This, I Believe 12/25/06
Believing has never come easy to me.
In the Spring of ‘47, I caught my parents hiding a wicker basket behind a dresser and immediately grasped that there was no Easter Bunny. That split second also revealed the truth about Santa Claus and led directly to a realization that there were probably no benevolent, non-human spirits guiding our lives—nothing to stop my mother’s foolishness or cure my father’s lengthening illness; no one to magically make my sister stronger or help me to be less selfish. When my father died, remaining beliefs slid off me like silky scarves off the back of a chair.
In time though new beliefs were formed. Two that come to mind have stood the tests of my lifetime so far—including the most horrible world events, the sorrows of my friends and family and my own living with the experience of a terminal illness.

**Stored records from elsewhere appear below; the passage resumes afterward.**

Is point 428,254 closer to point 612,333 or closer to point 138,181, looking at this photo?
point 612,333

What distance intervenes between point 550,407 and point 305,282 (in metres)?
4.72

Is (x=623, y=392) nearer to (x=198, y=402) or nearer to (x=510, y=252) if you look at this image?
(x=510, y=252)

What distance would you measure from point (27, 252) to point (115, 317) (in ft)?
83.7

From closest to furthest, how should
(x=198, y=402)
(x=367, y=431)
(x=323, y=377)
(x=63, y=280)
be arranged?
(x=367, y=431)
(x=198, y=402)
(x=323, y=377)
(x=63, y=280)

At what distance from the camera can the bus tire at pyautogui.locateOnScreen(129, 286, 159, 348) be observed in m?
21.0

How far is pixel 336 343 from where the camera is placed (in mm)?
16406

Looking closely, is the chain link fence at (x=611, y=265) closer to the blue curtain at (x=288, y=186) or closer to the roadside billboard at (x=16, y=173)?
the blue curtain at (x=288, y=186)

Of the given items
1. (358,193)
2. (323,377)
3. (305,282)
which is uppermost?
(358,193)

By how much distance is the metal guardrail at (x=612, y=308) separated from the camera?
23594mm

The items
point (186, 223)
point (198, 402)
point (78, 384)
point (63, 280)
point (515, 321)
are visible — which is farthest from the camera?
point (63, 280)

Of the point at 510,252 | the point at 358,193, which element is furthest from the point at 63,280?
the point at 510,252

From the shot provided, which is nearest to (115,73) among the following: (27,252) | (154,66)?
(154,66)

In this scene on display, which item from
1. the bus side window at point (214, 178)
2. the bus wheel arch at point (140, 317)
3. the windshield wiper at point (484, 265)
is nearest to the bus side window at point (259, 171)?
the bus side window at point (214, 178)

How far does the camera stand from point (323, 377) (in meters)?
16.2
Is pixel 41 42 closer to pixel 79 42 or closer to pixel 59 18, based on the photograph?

I believe in art. That belief started with how awestruck I felt when playing other people’s works on the piano. Sometimes I have to stop to let out a sigh of admiration or a shout of amazement. I think art springs from a hope that beauty can prevail over life’s ugliness—even the most despairing, chaotic works reflect an artist’s urgent wish to tell the tale. In the presence of art, while I’m not certain it will prevail, I do believe completely in its ability to hold the line.
Even though they seem to be slipping away, I still believe in cold, sunny winter days, when the air is new and gently filtered through the evergreens, when nature—transparent and unadorned—fills me with loving awe and the winter silence is inclusive and accepting.
I love the long shadows passing over cold brown earth, bright blue sky behind my visible breath and no sound but wind gusting or ice crackling. I love feeling that kind of aloneness with nature. If someone told me to choose, I’d pick the winter day for what it does for my soul.